Un músico con complejo de inferioridad, un farsante carismático, un cínico empleado del Partido Demócrata, un agente de la CIA poco discreto, la avaricia personificada, el reverendo Veasey o los peligros del amarillismo periodístico, estos son solo algunos de los rostros de uno de los actores estadounidense más notables de nuestro tiempo. El último concierto, The Master, Los idus de marzo, La guerra de Charlie Wilson, Antes que el diablo sepa que has muerto, Cold Mountain y El dragón rojo son títulos de películas que habrían sido muy diferentes sin la participación de Philip Seymour Hoffman. 

Intérprete fetiche de Paul Thomas Anderson, ganador de un Oscar gracias a su papel de Truman Capote en el filme de Bennett Miller y villano que conseguía incluso convertir una sencilla muestra de acción como Misión imposible III en una obra de interesante visionado gracias a su carisma y a su capacidad para poner la cosas más difíciles al agente Hunt que el típico terrorista de este tipo de filmes. 

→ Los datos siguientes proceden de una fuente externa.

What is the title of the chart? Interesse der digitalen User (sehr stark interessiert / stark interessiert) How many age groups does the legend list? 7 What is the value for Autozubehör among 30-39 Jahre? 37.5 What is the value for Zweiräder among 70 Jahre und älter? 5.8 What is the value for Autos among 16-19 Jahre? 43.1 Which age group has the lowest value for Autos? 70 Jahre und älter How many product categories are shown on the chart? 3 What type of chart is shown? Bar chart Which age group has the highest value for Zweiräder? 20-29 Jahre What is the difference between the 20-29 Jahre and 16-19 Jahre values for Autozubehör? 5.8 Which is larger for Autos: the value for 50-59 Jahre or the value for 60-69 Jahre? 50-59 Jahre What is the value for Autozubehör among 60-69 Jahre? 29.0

Con todo esto no quiero simplemente valorar la carrera de Philip Seymour Hoffman en el momento de su fallecimiento, sino expresar que su pérdida es un duro golpe para el arte cinematográfico. Recuerdo que cuando volvía a casa tras ver The Master no conseguía quitarme de la cabeza su mirada, su forma de hipnotizar al ingenuo de Joaquin Phoenix y su aparente seguridad en medio de la desesperanza.